Passage ->
BEGIN
Seriously, with Christians like these, who needs Satan? And worse, they can't even SEE the hypocrisy of their actions.

Wednesday, September 30, 2015

It's nice having a little time to myself.

John and the girls are off in Wisconsin Dells this week for the yearly Feast of Tabernacles event. Since I'm in my 4th week of school, I stayed behind and to be honest, I find it to be a nice 8 day vacation from the normal life of heavy responsibilities as a parent. That may sound mean but as an introvert, it's the recharging I desperately need and it gives me time to take care of myself, something I don't always have time to do when I'm taking care of three other people (yes, sometimes the husband needs as much care as the two girls!).

Today was a good example of this. For the last two years I have had an IUD. I do not want anymore children but going to a Catholic hospital does not make it easy to have a tubal done, especially when the one doctor who is able to at the other hospital has concerns about my size. An IUD was a good second choice and seemed to work fine until my period decided to go MIA for a week. There had been a report following the car accident we had over a year and a half ago that said my IUD was malpositioned (I had a CT done following the accident due to abdominal pain and other things). I brought it up with the OB who had me go in for an ultrasound which found the IUD not being where it was supposed to be.

So it came out and I had another one put in because at my age (along with a family history of blood clotting issues), I'm running out of options for birth control and I have no desire to just rely on the old "pull and prey" method. That's how I got Isabelle (my husband likes to call it the "meant to be" method). And while I'm quite happy with my second born, I fully feel that two is enough and I'm in nowhere near the physical or mental shape for another child, especially now that both girls are in school and I'm in school as well. While the procedure was pretty straightforward, I have been experiencing a little pain and cramping and it was nice to just be able to come home and rest and not have to worry about taking care of anyone else. It can be kind of tiring sometimes to constantly be on duty. And while I love my girls and miss them very much, I won't deny that it's nice to have a little time to myself to regroup and recharge.
END
Record excerpts ->
BEGIN
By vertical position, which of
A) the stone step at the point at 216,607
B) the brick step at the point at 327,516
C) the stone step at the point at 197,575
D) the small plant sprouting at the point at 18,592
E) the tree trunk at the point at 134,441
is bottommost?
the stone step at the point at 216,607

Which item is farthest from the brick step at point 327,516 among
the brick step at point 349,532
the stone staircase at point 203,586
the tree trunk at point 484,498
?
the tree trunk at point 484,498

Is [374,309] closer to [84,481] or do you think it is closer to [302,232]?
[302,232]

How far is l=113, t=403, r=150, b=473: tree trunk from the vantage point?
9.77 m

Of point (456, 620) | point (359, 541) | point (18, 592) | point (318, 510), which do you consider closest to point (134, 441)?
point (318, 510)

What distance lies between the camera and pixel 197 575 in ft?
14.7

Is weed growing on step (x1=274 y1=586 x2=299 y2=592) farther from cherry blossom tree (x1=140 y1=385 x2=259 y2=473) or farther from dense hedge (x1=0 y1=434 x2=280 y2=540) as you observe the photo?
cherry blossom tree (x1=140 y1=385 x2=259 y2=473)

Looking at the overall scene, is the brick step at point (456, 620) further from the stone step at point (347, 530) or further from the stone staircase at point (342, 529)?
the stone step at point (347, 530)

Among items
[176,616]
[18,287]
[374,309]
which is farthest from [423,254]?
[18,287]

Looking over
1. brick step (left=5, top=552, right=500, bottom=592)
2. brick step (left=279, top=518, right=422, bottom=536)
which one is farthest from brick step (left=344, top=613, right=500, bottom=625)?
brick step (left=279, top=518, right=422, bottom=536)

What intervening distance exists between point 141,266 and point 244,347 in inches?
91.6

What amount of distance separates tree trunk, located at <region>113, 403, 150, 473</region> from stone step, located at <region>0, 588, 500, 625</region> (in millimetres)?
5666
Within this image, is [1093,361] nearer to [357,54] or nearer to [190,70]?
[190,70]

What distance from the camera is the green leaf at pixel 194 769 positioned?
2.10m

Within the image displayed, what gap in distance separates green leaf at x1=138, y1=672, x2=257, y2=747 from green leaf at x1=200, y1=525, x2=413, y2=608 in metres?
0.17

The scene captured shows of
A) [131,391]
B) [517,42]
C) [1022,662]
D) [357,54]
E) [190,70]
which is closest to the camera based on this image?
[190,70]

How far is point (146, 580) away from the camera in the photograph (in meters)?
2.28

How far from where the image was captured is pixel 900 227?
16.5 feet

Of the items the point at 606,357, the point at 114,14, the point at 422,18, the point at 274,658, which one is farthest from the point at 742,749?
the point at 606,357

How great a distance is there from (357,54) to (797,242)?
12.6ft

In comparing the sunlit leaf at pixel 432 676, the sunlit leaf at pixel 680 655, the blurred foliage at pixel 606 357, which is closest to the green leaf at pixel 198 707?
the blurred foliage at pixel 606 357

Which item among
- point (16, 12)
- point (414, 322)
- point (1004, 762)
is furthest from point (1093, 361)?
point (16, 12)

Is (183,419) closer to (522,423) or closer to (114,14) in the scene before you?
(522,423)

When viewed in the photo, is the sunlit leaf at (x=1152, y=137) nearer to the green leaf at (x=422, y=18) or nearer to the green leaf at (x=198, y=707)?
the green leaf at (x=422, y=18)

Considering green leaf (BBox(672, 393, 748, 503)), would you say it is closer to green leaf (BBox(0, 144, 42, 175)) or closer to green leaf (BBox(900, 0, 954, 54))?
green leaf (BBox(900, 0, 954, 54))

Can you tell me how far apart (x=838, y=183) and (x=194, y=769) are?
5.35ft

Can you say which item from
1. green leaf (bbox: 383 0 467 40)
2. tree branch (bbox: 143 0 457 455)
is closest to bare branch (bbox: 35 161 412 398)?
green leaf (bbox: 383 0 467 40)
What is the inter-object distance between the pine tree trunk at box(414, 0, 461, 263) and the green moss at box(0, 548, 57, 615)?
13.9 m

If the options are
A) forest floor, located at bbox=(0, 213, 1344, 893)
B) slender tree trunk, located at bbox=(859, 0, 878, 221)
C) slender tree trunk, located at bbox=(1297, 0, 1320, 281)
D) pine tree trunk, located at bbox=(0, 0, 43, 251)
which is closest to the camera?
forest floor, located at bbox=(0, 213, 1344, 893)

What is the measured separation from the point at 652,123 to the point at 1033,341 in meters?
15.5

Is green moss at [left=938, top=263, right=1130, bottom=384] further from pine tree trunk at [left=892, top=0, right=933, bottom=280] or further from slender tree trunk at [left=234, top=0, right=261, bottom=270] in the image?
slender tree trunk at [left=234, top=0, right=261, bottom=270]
END
Exercise instructions ->
[a] In the blog post, where are John and the girls spending the week?
[b] Write out the part of the blog post that begins at the words "John and the" and stops after "the two girls!).".

Answers by task ->
[a] In Wisconsin Dells, for the yearly Feast of Tabernacles event.

[b]
John and the girls are off in Wisconsin Dells this week for the yearly Feast of Tabernacles event. Since I'm in my 4th week of school, I stayed behind and to be honest, I find it to be a nice 8 day vacation from the normal life of heavy responsibilities as a parent. That may sound mean but as an introvert, it's the recharging I desperately need and it gives me time to take care of myself, something I don't always have time to do when I'm taking care of three other people (yes, sometimes the husband needs as much care as the two girls!).